— START OF Recorded information —
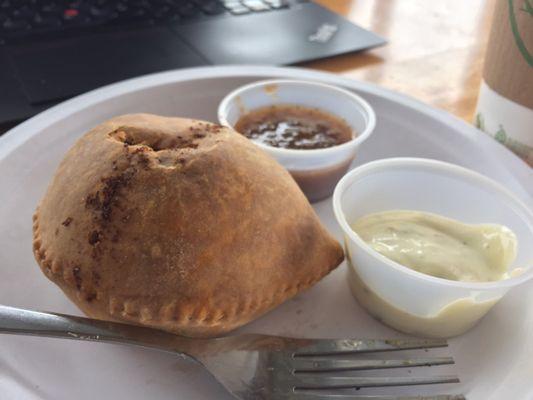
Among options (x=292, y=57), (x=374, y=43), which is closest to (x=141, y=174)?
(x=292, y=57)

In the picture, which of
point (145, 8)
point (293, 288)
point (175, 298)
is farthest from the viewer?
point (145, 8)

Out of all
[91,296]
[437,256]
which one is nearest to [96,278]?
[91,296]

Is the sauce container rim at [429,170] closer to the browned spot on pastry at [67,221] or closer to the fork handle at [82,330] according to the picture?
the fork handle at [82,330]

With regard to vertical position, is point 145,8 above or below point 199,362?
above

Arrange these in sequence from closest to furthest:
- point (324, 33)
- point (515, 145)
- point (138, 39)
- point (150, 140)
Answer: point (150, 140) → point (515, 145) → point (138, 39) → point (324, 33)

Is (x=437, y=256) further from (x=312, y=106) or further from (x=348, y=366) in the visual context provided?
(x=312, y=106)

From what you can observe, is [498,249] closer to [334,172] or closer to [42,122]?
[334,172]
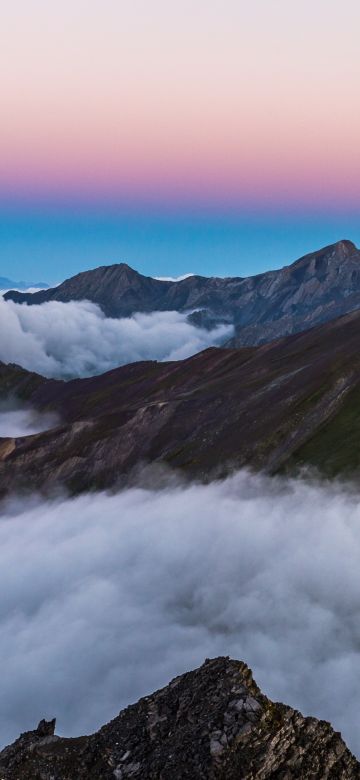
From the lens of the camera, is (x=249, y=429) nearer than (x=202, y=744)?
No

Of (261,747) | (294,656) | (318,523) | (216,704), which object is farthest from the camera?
— END OF Recorded information —
— START OF Recorded information —
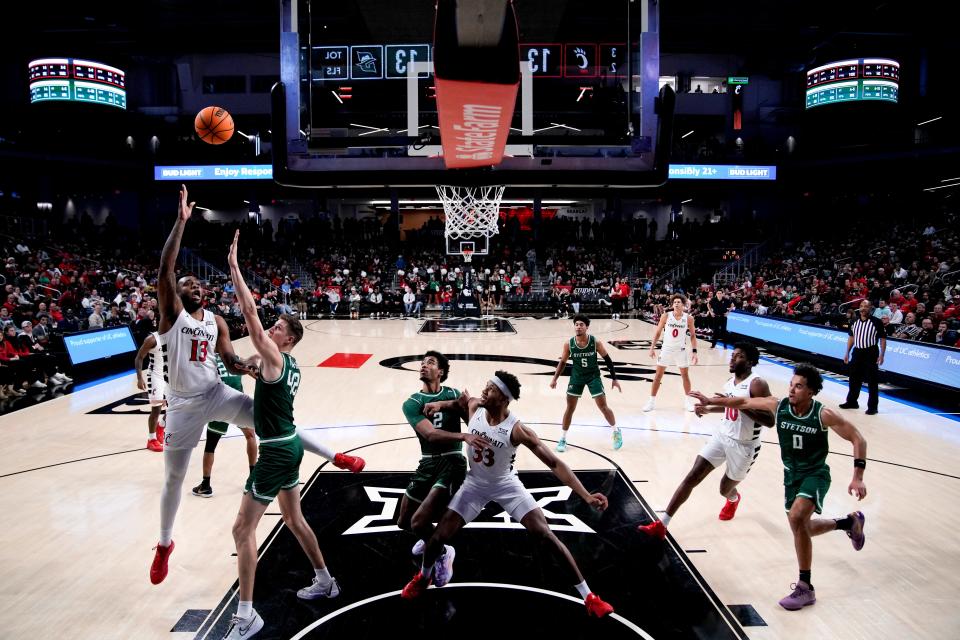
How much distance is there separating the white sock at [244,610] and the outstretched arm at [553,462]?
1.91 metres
— END OF Recorded information —
— START OF Recorded information —
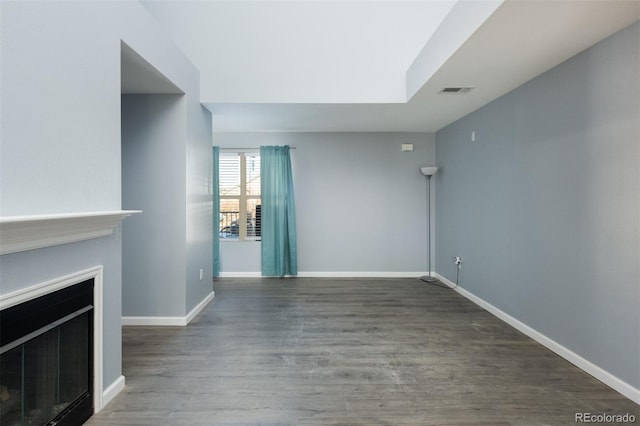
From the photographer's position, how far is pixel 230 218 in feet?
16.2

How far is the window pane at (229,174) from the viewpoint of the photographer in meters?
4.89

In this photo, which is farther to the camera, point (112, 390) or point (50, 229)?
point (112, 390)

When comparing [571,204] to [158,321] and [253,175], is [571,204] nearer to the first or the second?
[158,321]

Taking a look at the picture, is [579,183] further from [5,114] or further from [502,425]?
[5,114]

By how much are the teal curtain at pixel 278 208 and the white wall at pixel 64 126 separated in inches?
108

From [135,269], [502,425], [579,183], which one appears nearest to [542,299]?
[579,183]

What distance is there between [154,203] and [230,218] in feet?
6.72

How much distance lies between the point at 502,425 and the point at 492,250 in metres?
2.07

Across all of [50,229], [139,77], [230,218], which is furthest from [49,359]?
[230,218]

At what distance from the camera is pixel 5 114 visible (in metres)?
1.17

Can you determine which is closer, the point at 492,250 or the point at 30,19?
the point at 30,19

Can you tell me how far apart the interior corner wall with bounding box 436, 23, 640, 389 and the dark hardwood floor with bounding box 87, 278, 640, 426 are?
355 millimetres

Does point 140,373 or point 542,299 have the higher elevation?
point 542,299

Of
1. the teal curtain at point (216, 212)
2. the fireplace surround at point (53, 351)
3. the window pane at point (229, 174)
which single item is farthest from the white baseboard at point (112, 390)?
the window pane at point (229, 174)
— END OF Recorded information —
» What to work on
Render the entries from the line containing "Among options (x=292, y=57), (x=374, y=43), which" through the line containing "Answer: point (150, 140)" as a Markdown table with the columns Row and Line, leaving out blank lines.

» Solution to the problem
| Row | Line |
|---|---|
| 1 | Among options (x=292, y=57), (x=374, y=43), which is closest to (x=141, y=174)? |
| 2 | (x=292, y=57) |
| 3 | In the picture, which of |
| 4 | point (145, 8) |
| 5 | point (293, 288) |
| 6 | point (175, 298) |
| 7 | is farthest from the viewer? |
| 8 | point (145, 8) |
| 9 | Out of all |
| 10 | [91,296] |
| 11 | [437,256] |
| 12 | which one is nearest to [96,278]? |
| 13 | [91,296] |
| 14 | Is the sauce container rim at [429,170] closer to the browned spot on pastry at [67,221] or closer to the fork handle at [82,330] according to the picture? |
| 15 | the fork handle at [82,330] |
| 16 | With regard to vertical position, is point 145,8 above or below point 199,362? |
| 17 | above |
| 18 | Arrange these in sequence from closest to furthest: |
| 19 | - point (324, 33) |
| 20 | - point (515, 145) |
| 21 | - point (138, 39) |
| 22 | - point (150, 140) |
| 23 | Answer: point (150, 140) → point (515, 145) → point (138, 39) → point (324, 33) |